(Lines of data)
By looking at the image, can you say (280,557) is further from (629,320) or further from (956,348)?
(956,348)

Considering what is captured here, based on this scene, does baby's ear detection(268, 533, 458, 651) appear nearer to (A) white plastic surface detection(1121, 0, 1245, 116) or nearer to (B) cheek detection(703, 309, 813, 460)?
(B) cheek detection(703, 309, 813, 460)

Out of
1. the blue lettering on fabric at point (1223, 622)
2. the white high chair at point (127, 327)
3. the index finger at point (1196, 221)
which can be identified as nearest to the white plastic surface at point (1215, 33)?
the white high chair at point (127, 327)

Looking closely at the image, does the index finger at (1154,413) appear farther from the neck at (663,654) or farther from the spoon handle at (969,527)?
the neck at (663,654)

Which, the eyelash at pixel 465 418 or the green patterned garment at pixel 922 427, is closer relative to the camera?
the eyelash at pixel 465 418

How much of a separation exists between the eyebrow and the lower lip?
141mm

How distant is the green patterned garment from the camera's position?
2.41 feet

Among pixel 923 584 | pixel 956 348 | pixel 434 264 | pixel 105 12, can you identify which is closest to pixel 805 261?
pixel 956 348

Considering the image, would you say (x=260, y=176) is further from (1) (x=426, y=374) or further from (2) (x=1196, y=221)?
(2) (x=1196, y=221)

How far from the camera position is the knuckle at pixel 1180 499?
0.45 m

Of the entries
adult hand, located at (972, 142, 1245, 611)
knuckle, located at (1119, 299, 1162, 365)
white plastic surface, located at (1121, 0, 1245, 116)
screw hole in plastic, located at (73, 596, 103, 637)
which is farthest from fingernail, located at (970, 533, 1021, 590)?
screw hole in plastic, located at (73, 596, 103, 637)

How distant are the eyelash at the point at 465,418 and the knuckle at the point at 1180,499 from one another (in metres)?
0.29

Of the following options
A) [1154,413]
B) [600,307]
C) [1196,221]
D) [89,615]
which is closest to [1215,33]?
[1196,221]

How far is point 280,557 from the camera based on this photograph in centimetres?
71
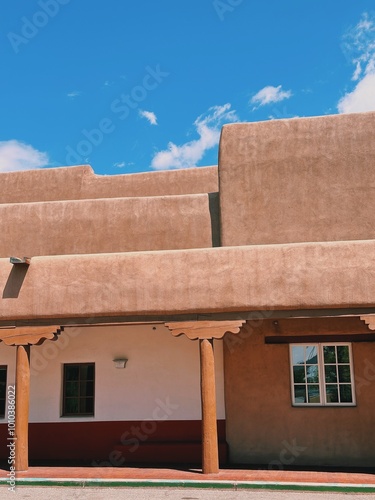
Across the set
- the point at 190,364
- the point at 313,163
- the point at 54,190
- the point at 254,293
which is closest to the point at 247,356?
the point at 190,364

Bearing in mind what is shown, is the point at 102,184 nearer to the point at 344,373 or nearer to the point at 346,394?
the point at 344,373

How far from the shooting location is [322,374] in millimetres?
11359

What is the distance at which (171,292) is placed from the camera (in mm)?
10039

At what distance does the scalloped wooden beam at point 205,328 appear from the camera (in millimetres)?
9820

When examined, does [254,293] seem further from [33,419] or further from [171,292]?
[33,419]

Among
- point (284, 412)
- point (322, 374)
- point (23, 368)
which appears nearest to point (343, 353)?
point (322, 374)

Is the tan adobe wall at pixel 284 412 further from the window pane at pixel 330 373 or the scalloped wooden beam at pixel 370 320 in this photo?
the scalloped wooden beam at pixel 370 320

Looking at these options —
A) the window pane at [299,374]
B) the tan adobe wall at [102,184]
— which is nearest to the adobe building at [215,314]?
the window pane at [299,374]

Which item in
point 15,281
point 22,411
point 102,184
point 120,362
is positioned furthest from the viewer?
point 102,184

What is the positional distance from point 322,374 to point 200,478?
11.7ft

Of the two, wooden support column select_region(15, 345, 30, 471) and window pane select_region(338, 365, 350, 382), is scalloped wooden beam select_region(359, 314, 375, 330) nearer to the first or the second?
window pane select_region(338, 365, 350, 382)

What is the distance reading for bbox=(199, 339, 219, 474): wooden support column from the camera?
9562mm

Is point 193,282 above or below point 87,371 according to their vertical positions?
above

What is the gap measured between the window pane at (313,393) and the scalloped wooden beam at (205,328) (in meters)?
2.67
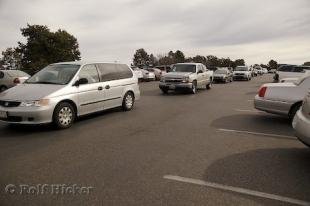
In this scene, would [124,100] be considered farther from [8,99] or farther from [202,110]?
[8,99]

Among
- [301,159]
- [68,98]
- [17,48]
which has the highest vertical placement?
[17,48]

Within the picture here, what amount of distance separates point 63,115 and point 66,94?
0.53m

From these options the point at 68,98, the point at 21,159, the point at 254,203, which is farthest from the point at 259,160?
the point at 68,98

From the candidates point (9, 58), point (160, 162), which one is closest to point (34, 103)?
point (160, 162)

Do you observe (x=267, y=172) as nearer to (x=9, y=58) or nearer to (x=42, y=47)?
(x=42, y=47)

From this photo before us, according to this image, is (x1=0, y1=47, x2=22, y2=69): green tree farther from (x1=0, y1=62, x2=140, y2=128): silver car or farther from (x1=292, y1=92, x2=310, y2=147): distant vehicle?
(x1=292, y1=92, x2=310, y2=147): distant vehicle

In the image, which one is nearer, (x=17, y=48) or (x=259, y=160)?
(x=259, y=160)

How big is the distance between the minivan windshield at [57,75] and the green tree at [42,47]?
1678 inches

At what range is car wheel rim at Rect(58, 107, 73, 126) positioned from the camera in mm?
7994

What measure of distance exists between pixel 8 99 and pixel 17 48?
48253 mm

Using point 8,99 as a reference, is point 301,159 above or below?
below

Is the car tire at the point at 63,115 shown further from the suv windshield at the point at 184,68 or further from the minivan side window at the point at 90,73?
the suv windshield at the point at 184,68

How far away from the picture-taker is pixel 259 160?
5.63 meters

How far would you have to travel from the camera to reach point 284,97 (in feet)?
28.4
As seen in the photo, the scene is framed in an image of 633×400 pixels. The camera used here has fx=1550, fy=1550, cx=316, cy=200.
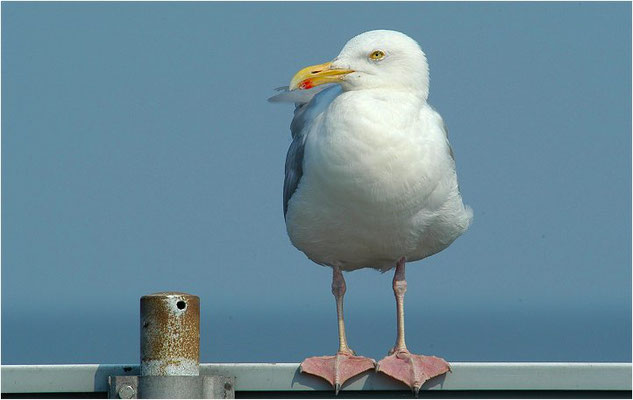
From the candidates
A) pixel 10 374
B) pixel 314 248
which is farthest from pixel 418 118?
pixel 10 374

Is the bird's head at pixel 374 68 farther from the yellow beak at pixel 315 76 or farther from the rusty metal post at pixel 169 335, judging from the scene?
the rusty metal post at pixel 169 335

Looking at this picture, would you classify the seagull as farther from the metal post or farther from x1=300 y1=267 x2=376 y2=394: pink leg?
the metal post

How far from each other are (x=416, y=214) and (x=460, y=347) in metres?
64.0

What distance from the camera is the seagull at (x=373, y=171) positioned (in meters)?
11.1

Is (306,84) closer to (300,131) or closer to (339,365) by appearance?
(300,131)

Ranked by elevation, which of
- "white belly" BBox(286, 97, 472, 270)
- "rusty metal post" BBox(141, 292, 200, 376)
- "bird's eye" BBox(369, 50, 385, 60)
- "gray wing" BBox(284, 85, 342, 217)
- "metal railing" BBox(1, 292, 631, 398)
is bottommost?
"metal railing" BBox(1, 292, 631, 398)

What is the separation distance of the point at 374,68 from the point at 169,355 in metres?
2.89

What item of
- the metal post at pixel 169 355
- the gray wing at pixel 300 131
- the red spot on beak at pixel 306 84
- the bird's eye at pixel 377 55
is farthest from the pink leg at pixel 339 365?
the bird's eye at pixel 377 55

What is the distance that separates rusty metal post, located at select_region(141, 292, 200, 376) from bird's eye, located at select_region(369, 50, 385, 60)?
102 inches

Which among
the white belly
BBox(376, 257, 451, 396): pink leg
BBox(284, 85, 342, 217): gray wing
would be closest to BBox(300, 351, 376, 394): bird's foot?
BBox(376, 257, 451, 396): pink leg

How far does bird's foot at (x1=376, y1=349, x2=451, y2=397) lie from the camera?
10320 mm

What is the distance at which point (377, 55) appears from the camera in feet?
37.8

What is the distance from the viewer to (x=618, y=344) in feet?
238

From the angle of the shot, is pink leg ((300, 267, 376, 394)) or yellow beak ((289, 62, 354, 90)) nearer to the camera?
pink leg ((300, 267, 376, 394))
--
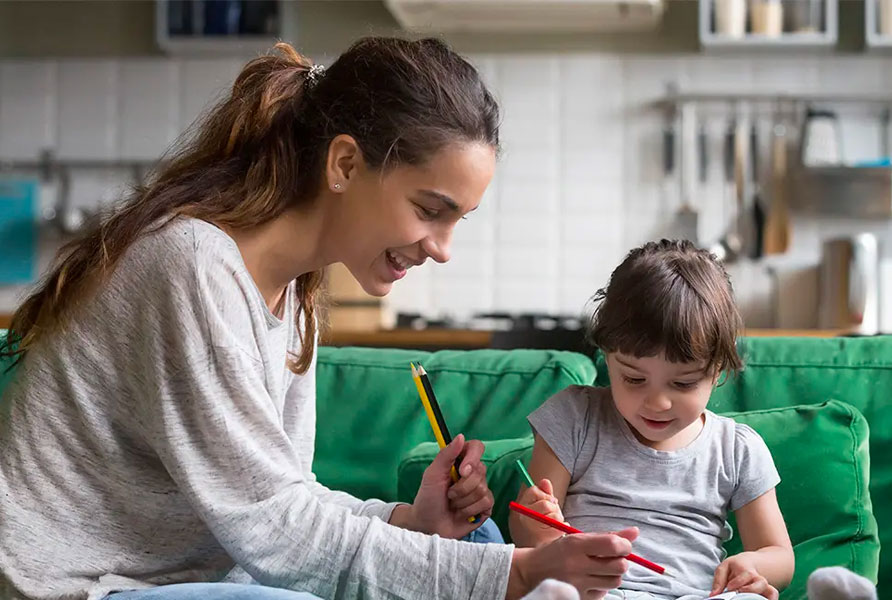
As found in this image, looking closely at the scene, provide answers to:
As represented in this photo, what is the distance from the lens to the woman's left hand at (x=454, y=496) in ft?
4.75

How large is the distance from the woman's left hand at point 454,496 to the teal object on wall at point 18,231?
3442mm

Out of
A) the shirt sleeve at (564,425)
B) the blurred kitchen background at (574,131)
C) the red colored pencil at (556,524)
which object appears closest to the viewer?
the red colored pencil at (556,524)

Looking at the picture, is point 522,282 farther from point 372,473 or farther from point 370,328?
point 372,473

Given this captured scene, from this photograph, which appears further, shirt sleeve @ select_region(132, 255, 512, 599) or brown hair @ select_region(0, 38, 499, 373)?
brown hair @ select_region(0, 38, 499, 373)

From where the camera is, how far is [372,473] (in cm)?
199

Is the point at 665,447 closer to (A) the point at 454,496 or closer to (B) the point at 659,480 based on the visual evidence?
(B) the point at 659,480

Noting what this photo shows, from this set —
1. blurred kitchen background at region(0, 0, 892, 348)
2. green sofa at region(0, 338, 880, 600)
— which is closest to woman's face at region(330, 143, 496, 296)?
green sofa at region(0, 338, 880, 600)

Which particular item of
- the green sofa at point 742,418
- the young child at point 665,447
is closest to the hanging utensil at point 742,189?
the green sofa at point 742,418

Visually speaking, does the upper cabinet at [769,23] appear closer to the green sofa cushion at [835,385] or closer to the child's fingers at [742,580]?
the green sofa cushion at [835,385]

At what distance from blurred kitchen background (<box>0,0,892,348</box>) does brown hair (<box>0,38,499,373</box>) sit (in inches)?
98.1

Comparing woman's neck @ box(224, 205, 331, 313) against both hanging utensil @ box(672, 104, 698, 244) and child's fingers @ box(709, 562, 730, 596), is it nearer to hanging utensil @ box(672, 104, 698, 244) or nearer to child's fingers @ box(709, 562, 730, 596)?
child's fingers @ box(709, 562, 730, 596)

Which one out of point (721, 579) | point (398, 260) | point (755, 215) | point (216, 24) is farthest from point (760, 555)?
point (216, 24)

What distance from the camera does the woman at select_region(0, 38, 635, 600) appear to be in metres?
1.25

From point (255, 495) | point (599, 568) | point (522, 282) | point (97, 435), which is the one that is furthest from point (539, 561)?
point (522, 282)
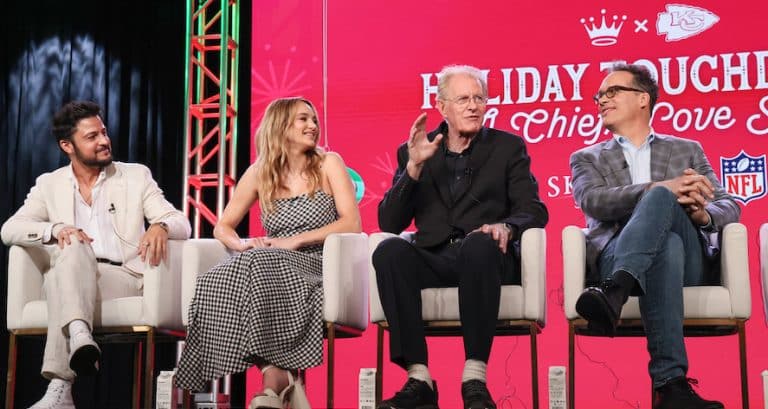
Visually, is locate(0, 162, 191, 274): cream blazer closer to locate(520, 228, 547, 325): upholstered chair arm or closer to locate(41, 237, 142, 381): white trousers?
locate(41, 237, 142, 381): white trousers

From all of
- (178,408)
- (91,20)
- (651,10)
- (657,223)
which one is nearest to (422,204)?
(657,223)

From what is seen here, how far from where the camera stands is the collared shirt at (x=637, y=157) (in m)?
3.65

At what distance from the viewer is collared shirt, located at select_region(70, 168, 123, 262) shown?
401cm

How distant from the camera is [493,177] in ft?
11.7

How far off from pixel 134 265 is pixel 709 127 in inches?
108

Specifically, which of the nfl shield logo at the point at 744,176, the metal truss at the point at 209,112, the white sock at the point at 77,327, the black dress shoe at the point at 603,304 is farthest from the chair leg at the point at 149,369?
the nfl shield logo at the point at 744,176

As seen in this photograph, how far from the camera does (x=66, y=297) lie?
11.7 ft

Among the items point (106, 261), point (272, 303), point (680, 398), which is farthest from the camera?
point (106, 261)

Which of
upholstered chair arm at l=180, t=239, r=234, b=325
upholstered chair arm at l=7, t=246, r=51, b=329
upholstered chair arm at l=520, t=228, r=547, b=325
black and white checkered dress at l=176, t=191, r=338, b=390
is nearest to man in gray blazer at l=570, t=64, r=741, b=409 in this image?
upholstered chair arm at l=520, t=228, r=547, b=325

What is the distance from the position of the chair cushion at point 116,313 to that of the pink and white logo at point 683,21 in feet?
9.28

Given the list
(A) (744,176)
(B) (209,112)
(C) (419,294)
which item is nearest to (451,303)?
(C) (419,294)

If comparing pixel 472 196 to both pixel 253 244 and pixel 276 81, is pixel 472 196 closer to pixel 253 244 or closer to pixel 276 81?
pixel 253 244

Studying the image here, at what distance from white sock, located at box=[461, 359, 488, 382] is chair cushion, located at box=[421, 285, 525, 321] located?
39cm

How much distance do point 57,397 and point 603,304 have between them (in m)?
--
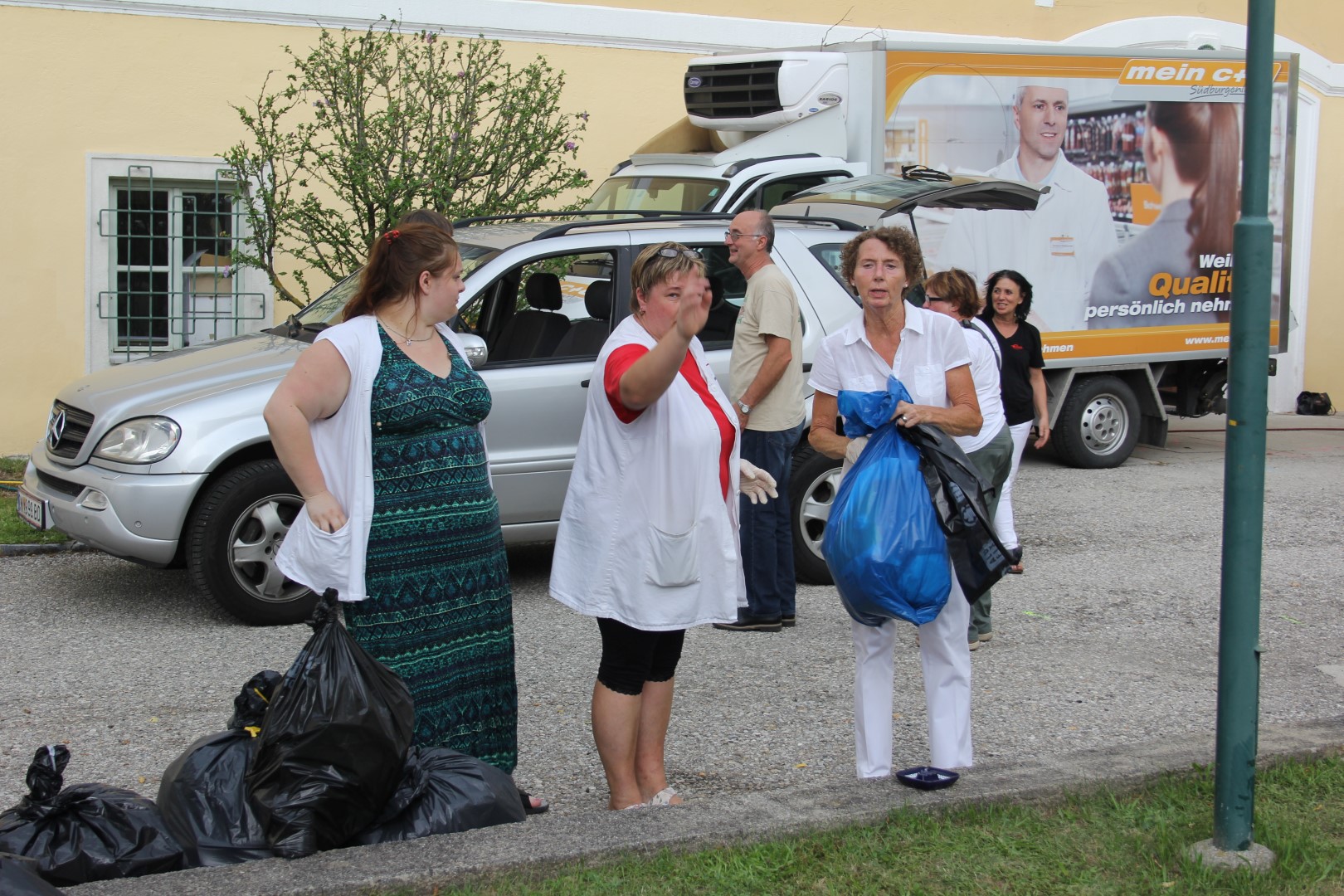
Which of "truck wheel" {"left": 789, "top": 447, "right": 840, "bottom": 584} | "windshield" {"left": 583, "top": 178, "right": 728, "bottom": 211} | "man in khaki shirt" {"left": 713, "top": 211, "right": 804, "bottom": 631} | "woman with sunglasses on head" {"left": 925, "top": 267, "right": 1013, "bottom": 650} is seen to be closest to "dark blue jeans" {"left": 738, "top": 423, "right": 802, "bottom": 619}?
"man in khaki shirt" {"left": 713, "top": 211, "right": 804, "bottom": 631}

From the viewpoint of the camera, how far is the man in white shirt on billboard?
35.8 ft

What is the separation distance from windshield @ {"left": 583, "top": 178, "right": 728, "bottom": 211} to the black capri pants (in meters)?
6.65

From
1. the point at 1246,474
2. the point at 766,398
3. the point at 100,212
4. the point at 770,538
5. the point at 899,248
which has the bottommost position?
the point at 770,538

Stated problem
List every line in the entries above that contains the word "scalloped", matching case exactly.

Task answer
At what distance does the scalloped wooden beam at point 205,328 appear from the camera (in millimetres)?
Is the tan adobe wall at pixel 284 412 further from the window pane at pixel 330 373 or the scalloped wooden beam at pixel 370 320 in this photo?
the scalloped wooden beam at pixel 370 320
Of the two, wooden support column select_region(15, 345, 30, 471) and window pane select_region(338, 365, 350, 382), is scalloped wooden beam select_region(359, 314, 375, 330) nearer to the first or the second?
What is the gap measured between the window pane at (313,393) and the scalloped wooden beam at (205,328) (in meters)?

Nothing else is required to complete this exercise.